Et celles-ci pourraient avoir été bien plus intelligentes, humaines ? que les Lumières anglaises, françaises ou allemandes. Car ces dernières ont été essentiellement des affrontements de théoriciens. On a parlé de « raison », de « contrats » on s’est interrogé sur « l’Etat », on a voulu créer le meilleur des mondes, etc.

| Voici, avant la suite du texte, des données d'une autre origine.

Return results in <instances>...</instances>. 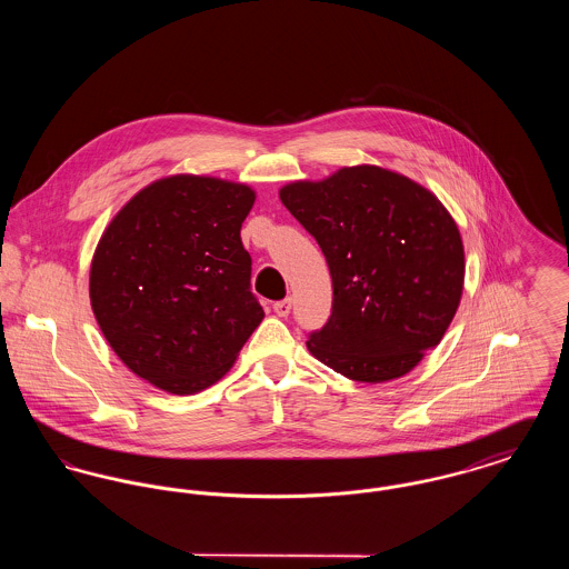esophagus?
Masks as SVG:
<instances>
[{"label":"esophagus","instance_id":"obj_1","mask_svg":"<svg viewBox=\"0 0 569 569\" xmlns=\"http://www.w3.org/2000/svg\"><path fill=\"white\" fill-rule=\"evenodd\" d=\"M272 309H274V313H277L279 318H286V316L290 313V309H292V298H283V300H277V302L272 305Z\"/></svg>","mask_w":569,"mask_h":569}]
</instances>
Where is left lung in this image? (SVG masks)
<instances>
[{"instance_id":"8db88e82","label":"left lung","mask_w":569,"mask_h":569,"mask_svg":"<svg viewBox=\"0 0 569 569\" xmlns=\"http://www.w3.org/2000/svg\"><path fill=\"white\" fill-rule=\"evenodd\" d=\"M279 198L320 244L332 279V313L309 335V352L353 381L403 378L459 309L457 221L433 191L371 163L292 181Z\"/></svg>"}]
</instances>
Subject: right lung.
<instances>
[{
	"instance_id": "add662e5",
	"label": "right lung",
	"mask_w": 569,
	"mask_h": 569,
	"mask_svg": "<svg viewBox=\"0 0 569 569\" xmlns=\"http://www.w3.org/2000/svg\"><path fill=\"white\" fill-rule=\"evenodd\" d=\"M244 183L172 174L142 188L96 247L89 298L121 362L170 395H193L234 365L264 320L249 290Z\"/></svg>"
}]
</instances>
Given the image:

Les Ecossais semblent avoir été beaucoup plus pragmatiques et beaucoup moins dogmatiques. Ils se sont demandé pourquoi la société était telle qu’elle était et quelles étaient les facultés de l’homme. Il n’ont pas cherché la vérité dans le « monde des idées », comme Platon, mais dans l’observation quotidienne. Avec Philosophie.

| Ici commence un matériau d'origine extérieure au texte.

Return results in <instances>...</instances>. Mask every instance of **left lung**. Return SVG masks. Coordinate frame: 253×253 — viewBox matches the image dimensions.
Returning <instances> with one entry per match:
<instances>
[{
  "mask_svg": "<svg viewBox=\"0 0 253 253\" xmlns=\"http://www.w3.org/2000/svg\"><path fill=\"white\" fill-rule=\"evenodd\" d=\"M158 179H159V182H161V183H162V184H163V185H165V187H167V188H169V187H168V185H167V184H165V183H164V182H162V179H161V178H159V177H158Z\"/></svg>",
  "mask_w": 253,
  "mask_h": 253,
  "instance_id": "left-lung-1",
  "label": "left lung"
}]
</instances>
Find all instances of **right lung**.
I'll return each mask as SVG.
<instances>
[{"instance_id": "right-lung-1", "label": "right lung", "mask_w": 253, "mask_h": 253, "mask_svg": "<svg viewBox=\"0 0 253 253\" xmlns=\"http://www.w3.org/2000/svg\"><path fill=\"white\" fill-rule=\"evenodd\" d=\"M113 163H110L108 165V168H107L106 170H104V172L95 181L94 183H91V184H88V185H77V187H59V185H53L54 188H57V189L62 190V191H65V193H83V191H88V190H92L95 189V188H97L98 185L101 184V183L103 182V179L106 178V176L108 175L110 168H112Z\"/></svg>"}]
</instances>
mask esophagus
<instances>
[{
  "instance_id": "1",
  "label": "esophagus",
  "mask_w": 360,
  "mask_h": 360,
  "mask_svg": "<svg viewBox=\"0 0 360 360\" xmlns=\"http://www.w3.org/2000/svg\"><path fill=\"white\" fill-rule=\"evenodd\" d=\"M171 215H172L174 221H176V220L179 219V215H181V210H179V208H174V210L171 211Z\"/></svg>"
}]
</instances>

Ce qu’ils ont vu prenait en défaut les envolées lyriques des fous de la raison du continent, en particulier. Devrions-nous lire David Hume et Adam Smith ?

Péril russe

Que devient la Russie ? V.Poutine a acheté la paix intérieure. Il paie cher les soldats volontaires, qu’il trouve dans un réservoir inépuisable de misérables (la Russie est un pays apparemment extrêmement pauvre), et parvient ainsi à compenser ses pertes, et évite aux autres le bruit de la guerre. Son industrie de l’armement produit de plus en plus. Mais son armée ne parvient pas à exploiter ses succès. Et le pays est de plus en plus entre les mains de la Chine. Son sort à court terme tient au prix du pétrole.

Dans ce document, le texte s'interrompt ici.